17 de fevereiro de 2011 0

Para quem chegou ao Palácio do Planalto há pouco mais de um mês como uma gerente de perfil técnico sem o traquejo do antecessor em mesas de negociação, Dilma Rousseff obteve ontem uma vitória capaz de ampliar o capital político do governo: manteve a base unida em torno da proposta que estabelece um salário mínimo de R$ 545. Mesmo pressionada por centrais sindicais, atacada pela oposição e chantageada por aliados, a presidente Dilma Rousseff garantiu ontem, na Câmara, o salário mínimo de R$ 545, na sua primeira demonstração de força na Câmara.

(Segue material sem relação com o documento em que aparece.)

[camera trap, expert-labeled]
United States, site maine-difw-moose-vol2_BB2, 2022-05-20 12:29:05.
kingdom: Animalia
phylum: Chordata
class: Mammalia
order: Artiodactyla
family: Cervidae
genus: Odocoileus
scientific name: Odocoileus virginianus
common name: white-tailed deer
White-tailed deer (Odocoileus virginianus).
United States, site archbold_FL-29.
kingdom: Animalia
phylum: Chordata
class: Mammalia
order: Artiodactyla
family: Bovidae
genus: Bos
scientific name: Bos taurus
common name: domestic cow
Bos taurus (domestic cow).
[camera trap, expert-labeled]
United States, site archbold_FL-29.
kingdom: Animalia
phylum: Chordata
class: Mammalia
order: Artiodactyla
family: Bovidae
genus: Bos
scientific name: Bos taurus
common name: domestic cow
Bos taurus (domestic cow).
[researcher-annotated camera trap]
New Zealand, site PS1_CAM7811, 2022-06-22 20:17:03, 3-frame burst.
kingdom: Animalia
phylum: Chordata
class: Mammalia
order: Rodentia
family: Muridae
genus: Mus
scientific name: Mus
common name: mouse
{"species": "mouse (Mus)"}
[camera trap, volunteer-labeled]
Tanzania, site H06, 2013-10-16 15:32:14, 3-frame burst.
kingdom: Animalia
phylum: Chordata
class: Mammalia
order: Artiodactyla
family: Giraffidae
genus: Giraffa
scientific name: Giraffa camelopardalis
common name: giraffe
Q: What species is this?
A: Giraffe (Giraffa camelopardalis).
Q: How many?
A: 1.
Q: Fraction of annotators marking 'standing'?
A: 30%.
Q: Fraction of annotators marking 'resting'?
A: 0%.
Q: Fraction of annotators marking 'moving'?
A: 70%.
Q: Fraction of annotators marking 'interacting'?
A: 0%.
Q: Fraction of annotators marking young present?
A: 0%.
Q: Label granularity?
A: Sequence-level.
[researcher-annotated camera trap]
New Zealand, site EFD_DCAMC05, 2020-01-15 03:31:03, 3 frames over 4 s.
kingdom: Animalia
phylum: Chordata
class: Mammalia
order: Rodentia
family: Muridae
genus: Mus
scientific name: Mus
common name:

A maioria dos deputados aceitou o valor estipulado pelo Planalto ao rejeitar outras duas propostas, que previam cifras de R$ 600 e R$ 560. O próximo passo é aprovar o projeto no Senado, em votação prevista para quarta-feira. Enquanto o Planalto atuava nos bastidores, os sindicalistas, nas galerias da Câmara, constrangiam os parlamentares. Com bandeiras de centrais sindicais, eles vaiavam os deputados que defendiam a proposta do governo e aplaudiam quem pedia um valor maior. Um dos mais criticados, o relator do projeto do salário mínimo, Vicentinho (PT-SP), minimizou os protestos.
– Tenho certeza de que essas vaias vão se transformar em aplausos em janeiro do ano que vem, quando o mínimo vai para R$ 616 – disse o ex-presidente da CUT.
O relatório de Vicentinho, além de manter o valor de R$ 545, fixa até 2015 a política de reajuste com base no acordo firmado entre o governo Lula e as centrais em 2007. Por esta fórmula, todo ano, o mínimo será reajustado pela inflação do ano anterior mais o crescimento da economia registrado dois anos antes. Por essa regra, a Fazenda prevê mínimo de R$ 616 em 2012. Desde o dia 1º de janeiro, o piso é de R$ 540 (no ano passado era R$ 510), valor estipulado por medida provisória. O novo valor não retroage a janeiro.
O Planalto escalou ministros para pressionar suas bancadas. Paralelamente, manteve as negociações com as legendas para preencher cargos do segundo escalão. Durante o dia, governistas calculavam que obteriam 320 votos favoráveis entre os 513 membros da Casa. Pela manhã, os ministros Antonio Palocci (Casa Civil), Luiz Sérgio (Relações Institucionais) e Gilberto Carvalho (Secretaria-Geral) se reuniram para uma avaliação da situação pré-votação. Acionado pela própria presidente, o vice-presidente Michel Temer foi ao Congresso apelar aos correligionários para que se mantivessem fiéis:
– Claro que não quero influenciar ninguém, mas, se for possível, vamos atender ao pedido do líder (do PMDB) Henrique Eduardo Alves para darmos uma demonstração de que esta é uma bancada unitária.
Ainda que o governo não demonstrasse preocupação com uma eventual derrota, foi mal recebida pela cúpula do Planalto a notícia da liberação da bancada por parte do PDT. A sinalização é de que o ministro Carlos Lupi (Trabalho) poderá pagar caro por isso. A oposição acusava Dilma de ter “feito um balcão de negócios”.
– É o imperialismo da presidente Dilma, que diz que quem não votar não terá cargos, é lamentável – afirmava ACM Neto (DEM-BA).